* [Task to complete]
Each line with the string "charset" is to be copied from the records below.
Records supplied START
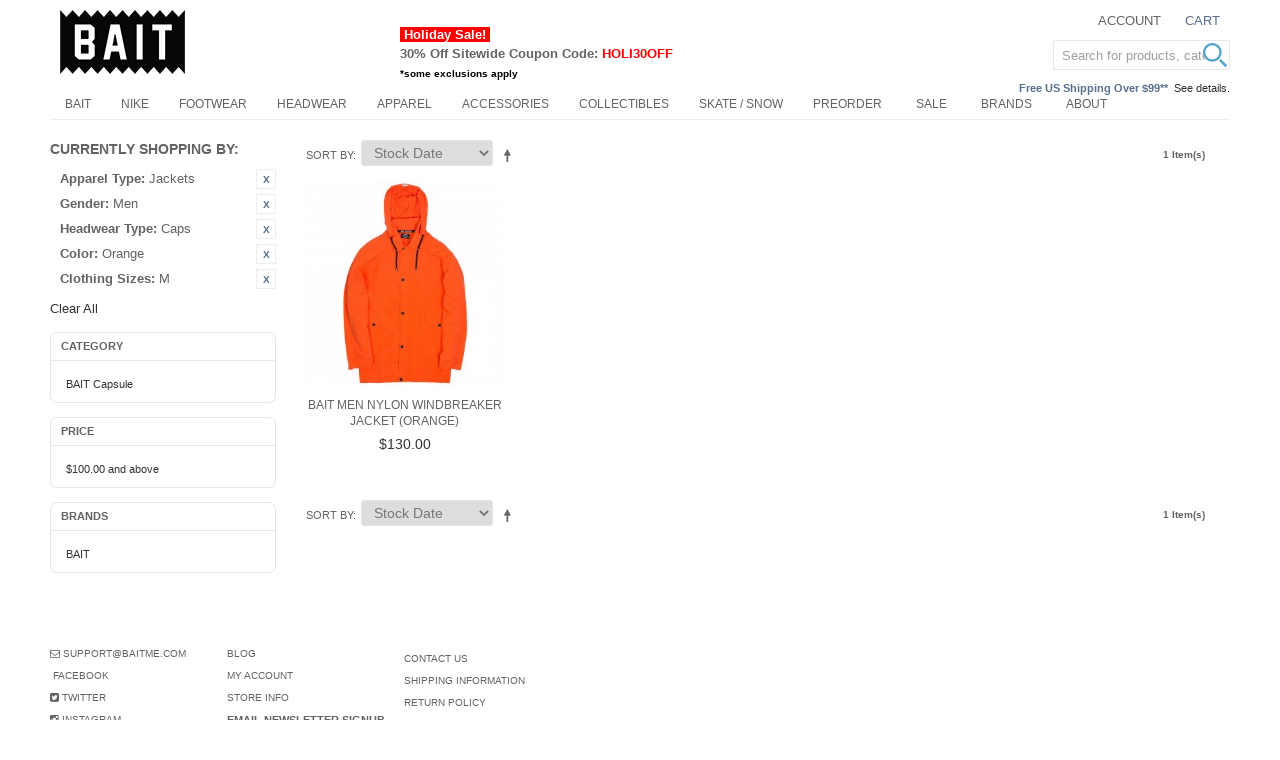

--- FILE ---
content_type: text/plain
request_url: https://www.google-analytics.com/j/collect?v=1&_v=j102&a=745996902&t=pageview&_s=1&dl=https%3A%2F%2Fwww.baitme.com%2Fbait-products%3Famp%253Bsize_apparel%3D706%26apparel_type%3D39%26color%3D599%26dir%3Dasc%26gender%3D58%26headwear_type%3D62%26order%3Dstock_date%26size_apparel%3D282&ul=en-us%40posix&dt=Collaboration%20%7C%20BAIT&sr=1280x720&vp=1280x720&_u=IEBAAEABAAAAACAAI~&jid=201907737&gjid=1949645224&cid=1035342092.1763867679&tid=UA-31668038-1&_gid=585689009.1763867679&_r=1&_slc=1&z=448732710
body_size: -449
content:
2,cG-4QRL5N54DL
Records supplied END
Records supplied START
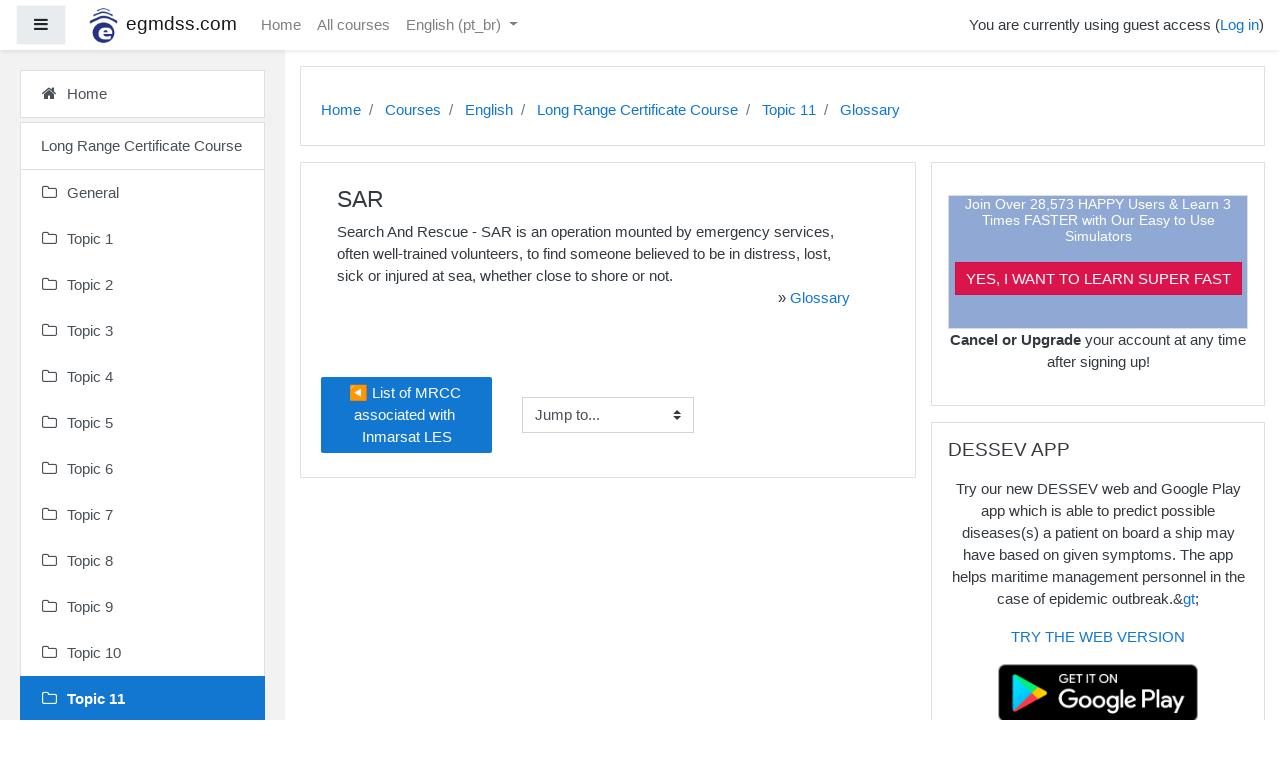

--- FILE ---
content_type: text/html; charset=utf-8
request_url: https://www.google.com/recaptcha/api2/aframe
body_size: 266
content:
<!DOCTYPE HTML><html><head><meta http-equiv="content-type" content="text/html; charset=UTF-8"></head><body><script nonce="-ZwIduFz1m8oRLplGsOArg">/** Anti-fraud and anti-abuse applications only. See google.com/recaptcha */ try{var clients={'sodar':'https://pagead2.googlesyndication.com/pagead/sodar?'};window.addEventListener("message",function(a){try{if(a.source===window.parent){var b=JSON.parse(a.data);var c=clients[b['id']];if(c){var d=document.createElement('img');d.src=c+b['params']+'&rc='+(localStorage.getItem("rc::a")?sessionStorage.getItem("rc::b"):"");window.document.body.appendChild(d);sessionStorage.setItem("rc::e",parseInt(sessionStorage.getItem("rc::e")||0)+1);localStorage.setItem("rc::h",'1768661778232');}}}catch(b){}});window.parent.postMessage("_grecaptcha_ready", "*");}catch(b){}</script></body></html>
Records supplied END
* [Answer box]
content_type: text/html; charset=utf-8
<!DOCTYPE HTML><html><head><meta http-equiv="content-type" content="text/html; charset=UTF-8"></head><body><script nonce="-ZwIduFz1m8oRLplGsOArg">/** Anti-fraud and anti-abuse applications only. See google.com/recaptcha */ try{var clients={'sodar':'https://pagead2.googlesyndication.com/pagead/sodar?'};window.addEventListener("message",function(a){try{if(a.source===window.parent){var b=JSON.parse(a.data);var c=clients[b['id']];if(c){var d=document.createElement('img');d.src=c+b['params']+'&rc='+(localStorage.getItem("rc::a")?sessionStorage.getItem("rc::b"):"");window.document.body.appendChild(d);sessionStorage.setItem("rc::e",parseInt(sessionStorage.getItem("rc::e")||0)+1);localStorage.setItem("rc::h",'1768661778232');}}}catch(b){}});window.parent.postMessage("_grecaptcha_ready", "*");}catch(b){}</script></body></html>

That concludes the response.